GSoC 2021 project with Red Hen Lab. I want to improve the clustering algorithm to the in-production code and enhance the previous work. The main problem is to find the correct anchor. Currently, the most time-consuming process in the program is going frame by frame and extracting faces. The face-recognition method used in the production code processes each frame individually. I want to upgrade it to a parallelized algorithm to process multiple frames in a batch and increase the processing speed exponentially, which will also help in faster testing of hyperparameters. Batch processing can be much quicker than processing single images at a time. So I think we use batch processing for multi-threading. More information about the project statement can be found here.
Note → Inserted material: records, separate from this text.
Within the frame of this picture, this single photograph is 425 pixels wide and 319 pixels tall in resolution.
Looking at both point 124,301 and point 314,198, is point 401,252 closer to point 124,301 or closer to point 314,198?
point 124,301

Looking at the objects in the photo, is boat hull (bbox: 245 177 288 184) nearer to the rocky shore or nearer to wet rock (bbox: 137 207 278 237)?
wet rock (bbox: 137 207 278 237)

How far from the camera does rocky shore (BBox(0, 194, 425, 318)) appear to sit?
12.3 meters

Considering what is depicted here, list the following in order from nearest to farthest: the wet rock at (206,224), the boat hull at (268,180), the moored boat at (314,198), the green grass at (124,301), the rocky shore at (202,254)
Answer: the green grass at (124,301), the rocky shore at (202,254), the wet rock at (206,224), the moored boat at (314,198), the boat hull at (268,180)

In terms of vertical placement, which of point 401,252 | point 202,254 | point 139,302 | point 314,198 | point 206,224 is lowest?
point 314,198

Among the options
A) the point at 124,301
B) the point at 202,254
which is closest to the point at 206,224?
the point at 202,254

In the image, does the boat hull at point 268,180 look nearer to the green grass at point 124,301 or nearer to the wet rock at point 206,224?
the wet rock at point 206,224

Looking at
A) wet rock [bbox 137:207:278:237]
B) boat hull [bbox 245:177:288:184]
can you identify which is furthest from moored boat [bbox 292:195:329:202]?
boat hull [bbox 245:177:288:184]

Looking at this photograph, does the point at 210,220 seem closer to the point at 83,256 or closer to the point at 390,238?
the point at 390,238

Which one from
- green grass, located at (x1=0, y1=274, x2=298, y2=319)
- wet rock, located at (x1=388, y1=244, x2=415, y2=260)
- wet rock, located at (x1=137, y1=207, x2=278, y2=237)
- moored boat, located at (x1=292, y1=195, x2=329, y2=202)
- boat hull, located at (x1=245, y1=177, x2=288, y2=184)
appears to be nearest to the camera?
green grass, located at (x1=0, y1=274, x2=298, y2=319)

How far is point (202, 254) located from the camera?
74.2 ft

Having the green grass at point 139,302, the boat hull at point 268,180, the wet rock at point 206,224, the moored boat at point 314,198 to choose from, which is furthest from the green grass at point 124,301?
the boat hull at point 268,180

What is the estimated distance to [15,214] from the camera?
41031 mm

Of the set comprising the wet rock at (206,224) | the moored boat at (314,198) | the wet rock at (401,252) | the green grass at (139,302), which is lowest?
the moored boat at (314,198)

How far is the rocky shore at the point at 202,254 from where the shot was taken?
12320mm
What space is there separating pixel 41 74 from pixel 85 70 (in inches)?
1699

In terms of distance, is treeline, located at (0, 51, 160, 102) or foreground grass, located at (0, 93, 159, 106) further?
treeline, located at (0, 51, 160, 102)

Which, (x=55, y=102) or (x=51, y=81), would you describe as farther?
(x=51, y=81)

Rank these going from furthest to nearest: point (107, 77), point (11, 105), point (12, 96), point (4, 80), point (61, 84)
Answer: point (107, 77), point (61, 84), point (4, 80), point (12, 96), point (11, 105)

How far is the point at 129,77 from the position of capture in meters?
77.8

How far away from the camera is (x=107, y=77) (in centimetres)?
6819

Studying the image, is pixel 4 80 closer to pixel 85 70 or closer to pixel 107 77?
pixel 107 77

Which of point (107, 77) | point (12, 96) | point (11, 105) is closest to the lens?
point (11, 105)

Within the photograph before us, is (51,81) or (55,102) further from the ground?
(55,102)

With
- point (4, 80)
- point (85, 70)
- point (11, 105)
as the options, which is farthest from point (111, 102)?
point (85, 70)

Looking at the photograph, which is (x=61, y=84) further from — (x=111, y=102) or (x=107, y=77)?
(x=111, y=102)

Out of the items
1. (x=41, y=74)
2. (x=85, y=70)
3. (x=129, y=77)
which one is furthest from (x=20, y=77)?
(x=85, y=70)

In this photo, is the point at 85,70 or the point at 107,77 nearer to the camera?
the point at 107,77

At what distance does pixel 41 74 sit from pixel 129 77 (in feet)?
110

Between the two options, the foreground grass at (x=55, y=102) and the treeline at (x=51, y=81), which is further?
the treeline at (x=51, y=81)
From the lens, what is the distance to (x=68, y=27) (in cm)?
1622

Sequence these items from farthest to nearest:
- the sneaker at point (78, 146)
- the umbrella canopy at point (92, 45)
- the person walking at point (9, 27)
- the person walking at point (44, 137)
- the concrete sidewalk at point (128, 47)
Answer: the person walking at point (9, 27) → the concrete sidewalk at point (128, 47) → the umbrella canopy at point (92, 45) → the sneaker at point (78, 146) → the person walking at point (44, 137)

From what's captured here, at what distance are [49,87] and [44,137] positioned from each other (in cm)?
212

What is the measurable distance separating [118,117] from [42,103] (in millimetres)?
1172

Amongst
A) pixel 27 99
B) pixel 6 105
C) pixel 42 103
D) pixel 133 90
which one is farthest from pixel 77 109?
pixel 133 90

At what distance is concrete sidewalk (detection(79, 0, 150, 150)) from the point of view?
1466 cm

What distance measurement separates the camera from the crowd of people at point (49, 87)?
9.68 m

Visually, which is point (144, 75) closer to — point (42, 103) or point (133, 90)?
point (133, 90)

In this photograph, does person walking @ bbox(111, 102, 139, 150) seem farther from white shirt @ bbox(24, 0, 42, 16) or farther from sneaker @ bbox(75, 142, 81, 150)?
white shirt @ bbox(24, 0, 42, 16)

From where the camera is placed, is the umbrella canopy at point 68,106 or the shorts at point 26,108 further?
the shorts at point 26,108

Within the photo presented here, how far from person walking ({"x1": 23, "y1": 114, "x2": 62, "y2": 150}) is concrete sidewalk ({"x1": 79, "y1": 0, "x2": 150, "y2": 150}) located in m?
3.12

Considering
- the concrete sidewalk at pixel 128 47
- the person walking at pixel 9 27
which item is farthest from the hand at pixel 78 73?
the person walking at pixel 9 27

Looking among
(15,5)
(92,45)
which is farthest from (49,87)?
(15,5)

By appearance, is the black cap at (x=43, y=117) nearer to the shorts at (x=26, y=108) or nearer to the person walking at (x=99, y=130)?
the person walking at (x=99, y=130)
Mentors: Anna Wilson, Francis Steen, Frankie Robertson
Blog detailing the research and working can be found at edoates84.github.io
- Clone the repo to your machine
git clone https://github.com/EdOates84/Show-Segmentation-2021.git
- Install the required python packages using either of these commands
pip install numpy pandas matplotlib opencv-python scikit-learn face_recognition wikipedia ffmpeg traceback2
- Download the anchors-encodings pickle and place it in this location.
/Show-Segmentation-2021/final_celeb_detection/final_pickles/anchors-with-TV-encodings.pickle
- Download the IMDB Datasets and place it in this location.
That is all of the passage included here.